Кое-кого из этих писателей и поэтов я знал лично. Для каждого или почти каждого из них всетаки наставал такой момент, после которого не замечать что-либо было просто невозможно, грохотало такое событие, которое нельзя было не услышать, сколько ни затыкай себе уши,—скажем, арест друга или нечто подобное. От этого не могли защитить никакие, даже самые светлые воспоминания детства. И тогда наступал крах. Это печальные истории. В свое время я расскажу некоторые из них.

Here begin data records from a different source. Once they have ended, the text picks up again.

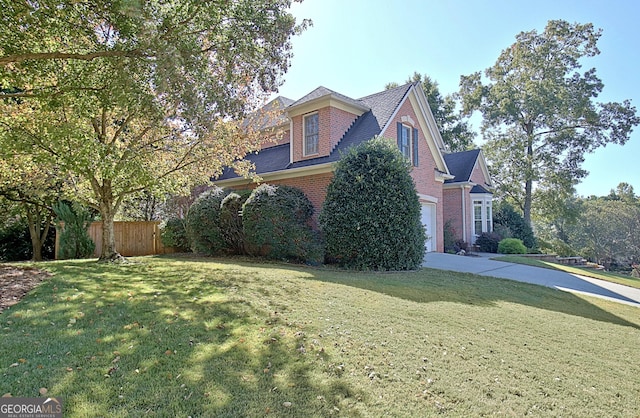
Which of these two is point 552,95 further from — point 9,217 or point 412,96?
point 9,217

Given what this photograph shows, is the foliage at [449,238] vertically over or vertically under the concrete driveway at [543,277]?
over

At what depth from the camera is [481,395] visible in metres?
3.25

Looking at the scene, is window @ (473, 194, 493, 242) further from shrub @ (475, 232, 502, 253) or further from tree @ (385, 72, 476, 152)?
tree @ (385, 72, 476, 152)

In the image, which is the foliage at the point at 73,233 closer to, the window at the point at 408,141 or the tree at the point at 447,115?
the window at the point at 408,141

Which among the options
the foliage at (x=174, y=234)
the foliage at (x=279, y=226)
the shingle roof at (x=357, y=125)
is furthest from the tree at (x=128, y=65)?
the foliage at (x=174, y=234)

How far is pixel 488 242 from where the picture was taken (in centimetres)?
1953

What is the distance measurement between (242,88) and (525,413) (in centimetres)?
857

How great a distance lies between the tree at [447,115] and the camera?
97.5 feet

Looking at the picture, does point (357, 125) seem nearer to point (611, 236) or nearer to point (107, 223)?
point (107, 223)

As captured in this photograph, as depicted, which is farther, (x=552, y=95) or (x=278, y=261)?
(x=552, y=95)

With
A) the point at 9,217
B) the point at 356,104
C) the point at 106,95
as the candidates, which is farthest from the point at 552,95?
the point at 9,217

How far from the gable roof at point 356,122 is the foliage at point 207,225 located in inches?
106

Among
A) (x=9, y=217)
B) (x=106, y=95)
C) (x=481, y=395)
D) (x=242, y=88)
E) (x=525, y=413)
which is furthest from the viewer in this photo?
(x=9, y=217)

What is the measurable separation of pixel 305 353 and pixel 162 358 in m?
1.49
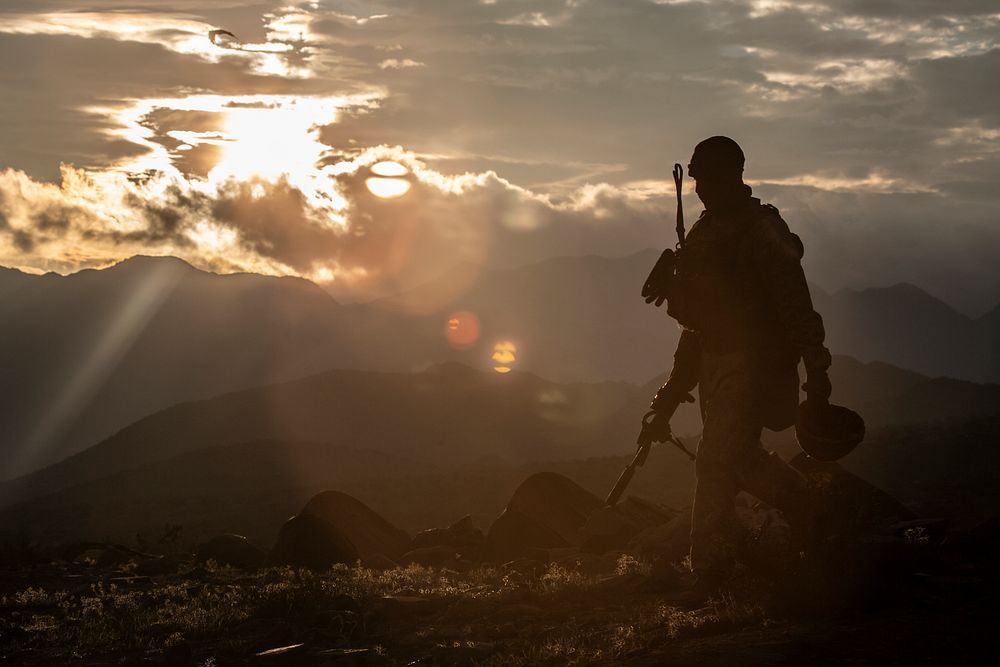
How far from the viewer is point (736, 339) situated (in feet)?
24.5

Таковы были внутренние конфликты немцев летом 1933 года. Они немного походили на выбор между тем или иным видом духовной смерти; и тот, кто прожил большую часть жизни в нормальной обстановке, чувствовал себя попавшим в сумасшедший дом или, скорее, в экспериментальную психопатологическую лабораторию. Ничего не поделаешь: так было, и я ничего не могу здесь изменить. Между тем это были относительно вегетарианские времена. Вскоре все пошло по-другому.
30
Итак, мне не удалось изолироваться в маленьком, защищенном со всех сторон частном секторе личной жизни; я понял это скоро — по той простой причине, что такого сектора просто не существовало. В мою частную жизнь ворвались сильные ветры и разом ее разметали. От тех, кого я мог бы назвать кругом моих друзей, к осени 1933 года не осталось ни души.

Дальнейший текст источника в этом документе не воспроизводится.